DANS LES PARAGES DE L'ÎLE DE SEIN

Le canot « Amiral-Barrera » de la Société centrale de sauvetage des naufragés se portant au secours d'un navire en perdition.

Le printemps qui vient de prendre fin dans le rayonnement de quelques journées ensoleillées, n'a malheureusement pas montré toujours cette douceur et cette clémence.
D'effroyables tempêtes ont désolé nos côtes, et, maintes fois, les canots de la Société centrale de sauvetage des naufragés ont dû, au milieu d'effroyables tourmentes, se lancer sur une mer en furie au secours des navires en péril.
On sait quels services rendent, sur toutes nos côtes, les équipages de sauveteurs de cette association, dont les bienfaits ne se comptent plus.
Les hommes qui la dirigent sont justement illustres dans les annales maritimes. Qu'il nous suffise de rappeler que le président est l'amiral Duperré et l'administrateur délégué le commandant Duboc, l'un des compagnon héroïques de Courbet, celui-là même qui, avec le lieutenant de vaisseau Gourdon (aujourd'hui vice-amiral), torpilla, en 1884, deux croiseurs chinois au mouillage de Scheï-Poo, et commença la destruction de la flotte ennemie.
Sous une telle direction, la Société centrale de sauvetage donne, de toutes parts, les preuves d'une activité sans cesse renaissante. Ces jours derniers encore, le Petit Journal annonçait qu'elle venait d'inaugurer, à l'île de Sein, une nouvelle station où un canot de sauvetage, l'Amiral-Barrera, peut être lancé en deux minutes, même aux plus basses mers, grâce à une voie sur rails et à un chariot spécial.
Ces travaux ont occasionné à la Société centrale une dépense de 42,000 francs, couverts en grande partie par une généreuse donation de Mme Barrera, veuve du distingué amiral dont le canot porte le nom.
Quant aux patrons et aux équipages de la Société, ils sont recrutés parmi les marins les plus hardis et les plus expérimentés de nos ports.
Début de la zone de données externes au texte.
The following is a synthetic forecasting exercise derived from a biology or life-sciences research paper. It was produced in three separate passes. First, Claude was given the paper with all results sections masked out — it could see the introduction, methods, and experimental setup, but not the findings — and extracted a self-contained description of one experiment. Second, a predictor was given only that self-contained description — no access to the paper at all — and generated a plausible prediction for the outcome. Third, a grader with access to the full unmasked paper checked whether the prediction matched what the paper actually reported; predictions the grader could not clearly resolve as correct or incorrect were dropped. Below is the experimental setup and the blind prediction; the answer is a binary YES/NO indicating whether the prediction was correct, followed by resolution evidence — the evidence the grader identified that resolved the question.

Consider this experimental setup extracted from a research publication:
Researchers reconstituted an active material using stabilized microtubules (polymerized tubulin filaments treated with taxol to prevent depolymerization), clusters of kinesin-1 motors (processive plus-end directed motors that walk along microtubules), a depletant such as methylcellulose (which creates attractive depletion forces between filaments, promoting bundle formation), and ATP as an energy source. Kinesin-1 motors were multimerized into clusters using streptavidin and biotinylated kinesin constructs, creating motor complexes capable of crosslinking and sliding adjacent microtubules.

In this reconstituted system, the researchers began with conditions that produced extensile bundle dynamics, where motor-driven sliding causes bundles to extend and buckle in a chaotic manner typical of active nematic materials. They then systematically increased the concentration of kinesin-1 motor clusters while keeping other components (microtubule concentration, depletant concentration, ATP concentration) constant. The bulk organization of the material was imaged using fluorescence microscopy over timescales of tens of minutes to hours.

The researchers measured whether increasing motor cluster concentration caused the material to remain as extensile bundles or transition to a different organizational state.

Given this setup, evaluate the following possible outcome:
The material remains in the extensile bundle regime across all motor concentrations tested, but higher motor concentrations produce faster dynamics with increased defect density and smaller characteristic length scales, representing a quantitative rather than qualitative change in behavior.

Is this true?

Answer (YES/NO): NO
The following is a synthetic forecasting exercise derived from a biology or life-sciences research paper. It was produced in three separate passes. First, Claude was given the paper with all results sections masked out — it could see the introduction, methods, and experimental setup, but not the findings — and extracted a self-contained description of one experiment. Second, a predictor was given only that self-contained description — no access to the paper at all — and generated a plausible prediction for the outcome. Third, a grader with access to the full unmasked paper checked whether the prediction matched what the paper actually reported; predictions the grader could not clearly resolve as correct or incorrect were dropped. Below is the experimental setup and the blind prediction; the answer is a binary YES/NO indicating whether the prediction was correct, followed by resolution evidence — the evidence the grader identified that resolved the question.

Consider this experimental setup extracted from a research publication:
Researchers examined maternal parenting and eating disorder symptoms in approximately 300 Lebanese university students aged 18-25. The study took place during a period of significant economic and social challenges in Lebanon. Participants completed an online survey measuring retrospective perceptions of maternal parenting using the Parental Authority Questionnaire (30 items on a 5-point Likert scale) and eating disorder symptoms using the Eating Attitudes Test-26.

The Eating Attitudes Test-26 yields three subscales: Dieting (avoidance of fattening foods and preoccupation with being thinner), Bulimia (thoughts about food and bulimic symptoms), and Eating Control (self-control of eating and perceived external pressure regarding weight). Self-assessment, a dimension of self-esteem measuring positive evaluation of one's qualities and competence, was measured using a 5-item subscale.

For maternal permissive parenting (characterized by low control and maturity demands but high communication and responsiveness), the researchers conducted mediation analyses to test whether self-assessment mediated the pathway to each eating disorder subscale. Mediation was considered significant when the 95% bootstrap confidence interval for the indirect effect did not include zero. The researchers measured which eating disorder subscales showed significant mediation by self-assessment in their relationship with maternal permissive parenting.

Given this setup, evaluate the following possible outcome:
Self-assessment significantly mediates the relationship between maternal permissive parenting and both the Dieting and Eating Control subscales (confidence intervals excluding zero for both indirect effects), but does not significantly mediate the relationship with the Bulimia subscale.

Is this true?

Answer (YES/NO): NO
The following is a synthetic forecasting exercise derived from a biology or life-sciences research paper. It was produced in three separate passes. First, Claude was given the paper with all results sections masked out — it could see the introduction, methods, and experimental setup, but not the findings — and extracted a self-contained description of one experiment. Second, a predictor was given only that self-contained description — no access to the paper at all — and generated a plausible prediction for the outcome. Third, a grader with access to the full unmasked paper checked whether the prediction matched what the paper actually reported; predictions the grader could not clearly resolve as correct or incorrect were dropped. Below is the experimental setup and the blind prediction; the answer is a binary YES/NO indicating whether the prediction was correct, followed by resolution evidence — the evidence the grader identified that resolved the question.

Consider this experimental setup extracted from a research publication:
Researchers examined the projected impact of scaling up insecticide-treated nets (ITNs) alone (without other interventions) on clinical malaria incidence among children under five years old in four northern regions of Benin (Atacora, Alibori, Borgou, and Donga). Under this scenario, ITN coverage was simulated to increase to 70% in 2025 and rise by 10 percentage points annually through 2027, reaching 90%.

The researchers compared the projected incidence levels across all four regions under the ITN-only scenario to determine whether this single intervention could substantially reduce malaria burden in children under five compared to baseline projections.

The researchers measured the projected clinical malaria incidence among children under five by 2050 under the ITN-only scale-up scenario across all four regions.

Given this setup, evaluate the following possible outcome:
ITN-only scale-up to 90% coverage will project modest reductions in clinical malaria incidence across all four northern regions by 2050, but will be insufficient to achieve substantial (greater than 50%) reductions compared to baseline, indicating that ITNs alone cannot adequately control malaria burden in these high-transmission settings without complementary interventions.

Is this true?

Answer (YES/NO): YES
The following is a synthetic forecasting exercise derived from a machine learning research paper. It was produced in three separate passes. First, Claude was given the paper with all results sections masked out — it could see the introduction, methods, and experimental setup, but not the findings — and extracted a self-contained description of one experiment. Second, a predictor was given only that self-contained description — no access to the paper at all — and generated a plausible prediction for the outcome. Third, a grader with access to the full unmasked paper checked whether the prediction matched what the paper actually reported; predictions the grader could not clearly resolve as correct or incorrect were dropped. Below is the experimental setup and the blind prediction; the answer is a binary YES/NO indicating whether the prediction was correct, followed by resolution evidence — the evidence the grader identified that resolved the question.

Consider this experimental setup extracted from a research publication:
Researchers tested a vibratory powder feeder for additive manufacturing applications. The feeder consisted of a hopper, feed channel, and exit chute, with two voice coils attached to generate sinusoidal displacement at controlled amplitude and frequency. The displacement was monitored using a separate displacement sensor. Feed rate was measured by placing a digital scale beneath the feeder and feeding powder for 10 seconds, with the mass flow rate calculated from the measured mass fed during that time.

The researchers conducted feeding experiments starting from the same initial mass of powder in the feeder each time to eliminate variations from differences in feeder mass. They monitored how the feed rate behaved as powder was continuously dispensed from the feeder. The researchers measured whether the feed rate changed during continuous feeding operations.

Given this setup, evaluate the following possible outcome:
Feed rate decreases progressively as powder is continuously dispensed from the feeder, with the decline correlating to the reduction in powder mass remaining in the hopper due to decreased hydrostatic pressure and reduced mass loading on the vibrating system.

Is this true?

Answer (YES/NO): NO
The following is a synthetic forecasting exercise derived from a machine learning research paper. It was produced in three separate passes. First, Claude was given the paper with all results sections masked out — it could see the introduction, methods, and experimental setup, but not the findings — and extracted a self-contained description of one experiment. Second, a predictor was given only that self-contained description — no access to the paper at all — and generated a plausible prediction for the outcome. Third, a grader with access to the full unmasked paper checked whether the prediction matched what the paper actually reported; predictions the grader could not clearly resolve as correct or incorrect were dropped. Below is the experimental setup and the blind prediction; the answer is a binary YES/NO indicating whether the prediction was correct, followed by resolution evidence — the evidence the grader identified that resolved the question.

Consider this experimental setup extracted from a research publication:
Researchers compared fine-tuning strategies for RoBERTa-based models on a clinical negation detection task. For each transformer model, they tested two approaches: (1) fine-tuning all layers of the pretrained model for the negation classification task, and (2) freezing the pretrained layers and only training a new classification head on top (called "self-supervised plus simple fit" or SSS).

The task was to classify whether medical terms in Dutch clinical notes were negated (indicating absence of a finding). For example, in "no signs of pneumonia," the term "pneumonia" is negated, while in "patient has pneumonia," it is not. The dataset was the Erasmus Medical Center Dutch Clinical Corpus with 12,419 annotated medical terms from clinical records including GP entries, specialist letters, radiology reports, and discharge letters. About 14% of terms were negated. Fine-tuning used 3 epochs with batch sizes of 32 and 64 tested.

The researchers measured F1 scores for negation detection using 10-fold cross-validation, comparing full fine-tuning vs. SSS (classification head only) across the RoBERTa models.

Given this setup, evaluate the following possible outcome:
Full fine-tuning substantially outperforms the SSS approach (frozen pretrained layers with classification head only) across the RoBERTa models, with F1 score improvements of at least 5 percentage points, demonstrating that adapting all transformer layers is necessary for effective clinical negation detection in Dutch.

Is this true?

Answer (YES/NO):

Tout justement, dimanche dernier; parmi les pêcheurs calaisiens qui, ainsi qu'on le verra plus loin, sont venus à Paris sur l'invitation du Petit Journal, figurait la délégation des braves sauveteurs du groupe de Calais de la Société centrale de sauvetage des naufragés. A leur tète marchait le patron des canots de Calais, le vaillant pilote major en retraite, Jean-Adolphe Delannoy, dont les actes d'héroïsme ne se comptent plus. Fils de pilote, il prit la mer à l'âge de dix ans. Ayant, plus tard, succédé à son père, il n'abandonna ses fonctions qu'il y a quatre ans, pour céder la place à son fils. Mais, malgré ses soixante-quatre ans bien sonnés, il ne veut encore laisser à personne l'honneur de tenir la barre du canot de sauvetage.
Depuis le jour où il a embarqué pour la première fois dans le canot de sauvetage, en 1867, il n'a pas fait moins de trente-huit sorties qui permirent de sauver deux cent vingt-neuf personnes de toutes nationalités. En 1903, il a sauvé encore les seize hommes du vapeur Foscolino, jeté et brisé à la côte, par la tempête, au milieu d'une nuit affreuse.
Est-ce que le simple exposé des états de service d'un tel homme n'en dit pas plus que les éloges les plus éloquents?
Eh bien, voilà le type du sauveteur de la Société centrale de sauvetage des naufrages.
Ab uno disco omnes disait Virgile. D'après celui-là, jugez de tous les autres.